Happy Feet Two (2011)
Happy Feet is a beloved family enviro-flick that won the 2007 Academy Award for Best Animated Feature Film. Sadly, the movie’s sequel, despite the simple charms of dancing, singing penguins living in the Antarctic, earned negative reviews and disappointing box office numbers. So why is Happy Feet Two on this list instead of Happy Feet? Both are environmentally conscious films — the original angered many conservatives, including Fox News’ Neil Cavuto, who famously declared it far-left propaganda and that he “half expected to see an animated version of Al Gore pop up.” But Happy Feet 2 refines its environmental message to show, not tell, and is thus more exemplary of how a film can powerfully illustrate a personal story — in this case, one penguin’s fear of parental inadequacy — and use a social issue for situational context that gets people to care without hitting them over the head with the message or terrifying them. Beneath its plethora of bird-crap jokes and bad puns, Happy Feet 2 is a story about cooperation, an absolutely necessary component for penguins — or humans — trying to survive climate change.
Mad Max: Fury Road (2015)
The best film of 2015 was the newest installment in George Miller’s grungy Mad Max franchise. In this post-apocalyptic future desert, tyrant Immortan Joe’s draconian control over the water supply in the Citadel and imprisonment of his breeding wives is a damning but accurate portrayal of the patriarchy set in a post-nuclear apocalypse. But unlike Snowpiercer, a similarly high-concept, arthouse-action movie wherein few remaining commodities are fought over through distinct class divisions, Fury Road also tackled the concept of crushed optimism.

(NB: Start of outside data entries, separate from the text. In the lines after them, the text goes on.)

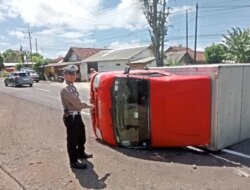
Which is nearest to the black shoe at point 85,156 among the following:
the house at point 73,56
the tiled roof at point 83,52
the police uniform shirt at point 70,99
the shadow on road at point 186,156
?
the shadow on road at point 186,156

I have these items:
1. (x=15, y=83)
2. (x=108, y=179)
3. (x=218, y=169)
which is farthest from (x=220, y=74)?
(x=15, y=83)

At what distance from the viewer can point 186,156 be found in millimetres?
5430

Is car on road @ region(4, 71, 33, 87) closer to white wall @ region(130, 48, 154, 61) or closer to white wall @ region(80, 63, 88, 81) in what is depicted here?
white wall @ region(80, 63, 88, 81)

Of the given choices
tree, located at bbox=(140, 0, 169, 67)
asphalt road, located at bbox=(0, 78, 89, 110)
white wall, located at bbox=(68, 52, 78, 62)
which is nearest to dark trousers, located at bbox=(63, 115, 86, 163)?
asphalt road, located at bbox=(0, 78, 89, 110)

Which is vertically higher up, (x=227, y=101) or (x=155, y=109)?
(x=227, y=101)

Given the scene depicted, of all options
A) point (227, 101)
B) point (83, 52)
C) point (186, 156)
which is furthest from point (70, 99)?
point (83, 52)

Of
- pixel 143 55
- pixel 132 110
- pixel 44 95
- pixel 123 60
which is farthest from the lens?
pixel 143 55

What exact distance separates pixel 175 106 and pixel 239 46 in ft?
89.9

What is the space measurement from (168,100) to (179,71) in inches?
36.0

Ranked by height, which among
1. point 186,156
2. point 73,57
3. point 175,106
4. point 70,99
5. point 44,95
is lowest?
point 44,95

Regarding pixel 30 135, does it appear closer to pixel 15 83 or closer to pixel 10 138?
pixel 10 138

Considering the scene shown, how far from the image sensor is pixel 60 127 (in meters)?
8.28

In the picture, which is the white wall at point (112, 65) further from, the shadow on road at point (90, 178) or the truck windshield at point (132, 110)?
the shadow on road at point (90, 178)

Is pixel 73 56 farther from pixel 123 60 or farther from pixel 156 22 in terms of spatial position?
pixel 156 22
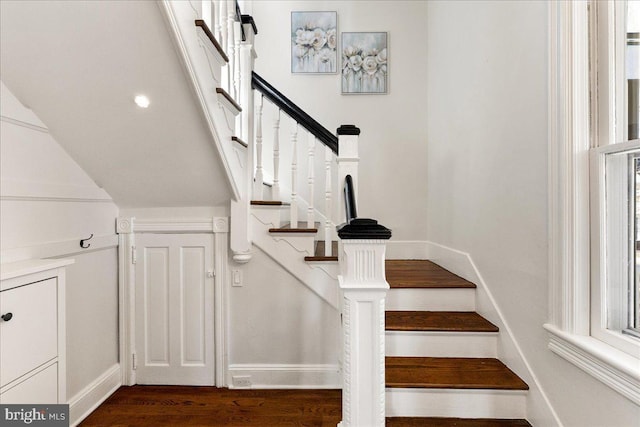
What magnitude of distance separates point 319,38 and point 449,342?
2692 mm

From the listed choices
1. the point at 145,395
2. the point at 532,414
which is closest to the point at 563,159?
the point at 532,414

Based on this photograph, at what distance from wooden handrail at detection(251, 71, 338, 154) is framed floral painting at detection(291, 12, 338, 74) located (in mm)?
1045

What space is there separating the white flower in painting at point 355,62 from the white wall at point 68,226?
2260mm

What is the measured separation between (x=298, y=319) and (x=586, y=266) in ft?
5.15

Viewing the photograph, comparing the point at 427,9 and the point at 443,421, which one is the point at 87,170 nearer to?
the point at 443,421

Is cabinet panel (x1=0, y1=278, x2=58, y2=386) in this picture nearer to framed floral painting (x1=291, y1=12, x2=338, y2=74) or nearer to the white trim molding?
the white trim molding

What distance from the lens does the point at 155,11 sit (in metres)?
1.24

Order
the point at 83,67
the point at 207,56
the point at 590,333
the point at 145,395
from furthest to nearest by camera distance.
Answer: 1. the point at 145,395
2. the point at 207,56
3. the point at 83,67
4. the point at 590,333

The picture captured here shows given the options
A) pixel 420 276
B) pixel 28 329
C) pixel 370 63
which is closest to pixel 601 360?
pixel 420 276

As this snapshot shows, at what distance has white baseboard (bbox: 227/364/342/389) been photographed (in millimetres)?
2148

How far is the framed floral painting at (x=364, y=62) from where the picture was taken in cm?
297

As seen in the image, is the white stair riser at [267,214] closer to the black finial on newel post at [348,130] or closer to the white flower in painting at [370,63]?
the black finial on newel post at [348,130]

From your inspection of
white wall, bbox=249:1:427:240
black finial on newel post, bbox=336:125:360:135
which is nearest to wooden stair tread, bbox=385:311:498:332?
black finial on newel post, bbox=336:125:360:135

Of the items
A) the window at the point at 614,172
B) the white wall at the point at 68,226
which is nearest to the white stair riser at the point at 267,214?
the white wall at the point at 68,226
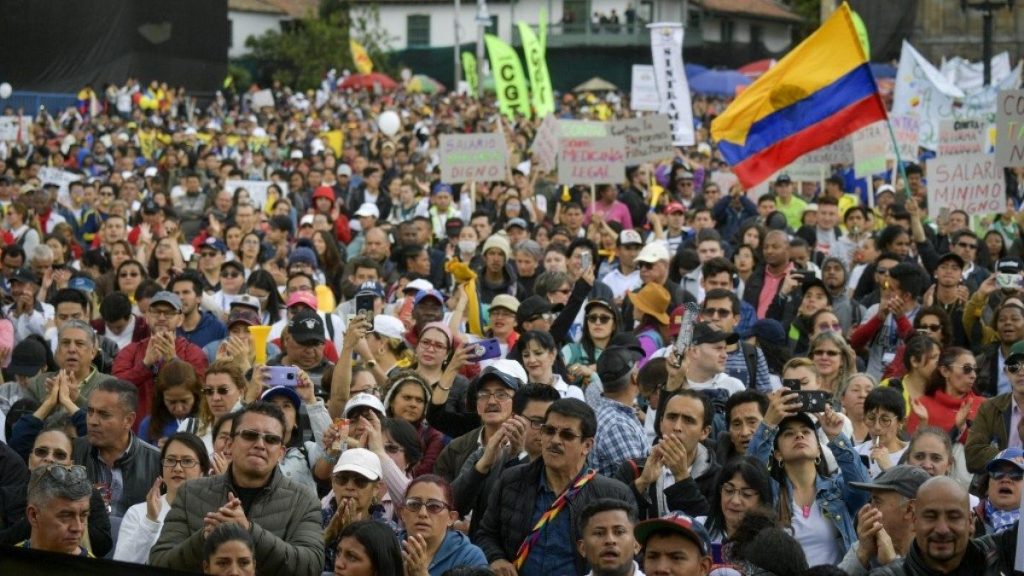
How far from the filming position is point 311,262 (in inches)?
560

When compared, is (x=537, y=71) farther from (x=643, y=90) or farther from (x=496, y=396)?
(x=496, y=396)

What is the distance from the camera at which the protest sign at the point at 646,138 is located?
1953 cm

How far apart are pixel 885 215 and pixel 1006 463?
31.0 feet

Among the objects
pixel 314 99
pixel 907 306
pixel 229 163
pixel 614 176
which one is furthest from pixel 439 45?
pixel 907 306

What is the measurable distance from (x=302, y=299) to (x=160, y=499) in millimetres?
4491

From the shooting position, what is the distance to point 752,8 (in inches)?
3314

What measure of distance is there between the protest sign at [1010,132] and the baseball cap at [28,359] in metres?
7.22

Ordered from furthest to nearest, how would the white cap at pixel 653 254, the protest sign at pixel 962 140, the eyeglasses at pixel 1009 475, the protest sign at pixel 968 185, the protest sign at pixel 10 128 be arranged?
the protest sign at pixel 10 128, the protest sign at pixel 962 140, the protest sign at pixel 968 185, the white cap at pixel 653 254, the eyeglasses at pixel 1009 475

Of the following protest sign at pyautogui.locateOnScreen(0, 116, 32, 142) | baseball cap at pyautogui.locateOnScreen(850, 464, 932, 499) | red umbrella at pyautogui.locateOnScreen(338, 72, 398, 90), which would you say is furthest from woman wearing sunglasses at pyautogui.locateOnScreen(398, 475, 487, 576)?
red umbrella at pyautogui.locateOnScreen(338, 72, 398, 90)

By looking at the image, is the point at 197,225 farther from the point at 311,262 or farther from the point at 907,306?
the point at 907,306

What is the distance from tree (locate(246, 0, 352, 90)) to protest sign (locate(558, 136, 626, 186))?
4993 cm

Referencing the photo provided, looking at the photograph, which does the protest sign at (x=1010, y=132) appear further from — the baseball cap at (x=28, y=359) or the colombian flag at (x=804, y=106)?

That’s what makes the movie interesting in the scope of cli-fi. Furiosa’s epic journey across the desert is supposed to end at the Green Place, an idyllic crop-growing land that survived the nuclear holocaust. Her group’s crushing realization that the Green Land has become a poisonous swamp thanks to soil contamination, makes Mad Max’s ecological themes more resonant. The film is not just about the tyrannical rule of scarce resources, it’s about our own naive misconceptions of taking nature for granted, and our subsequent demoralization in realizing what once gave us comfort no longer exists.
The Fire Next Time (1993)
This made-for-TV movie is outdated, over three hours long, and features soapy plots and characters — that’s all on top of hilariously gimmicky 21st-century technology. But the CBS TV miniseries might actually be the only cli-fi offering that comes remotely close to depicting our climate-change reality.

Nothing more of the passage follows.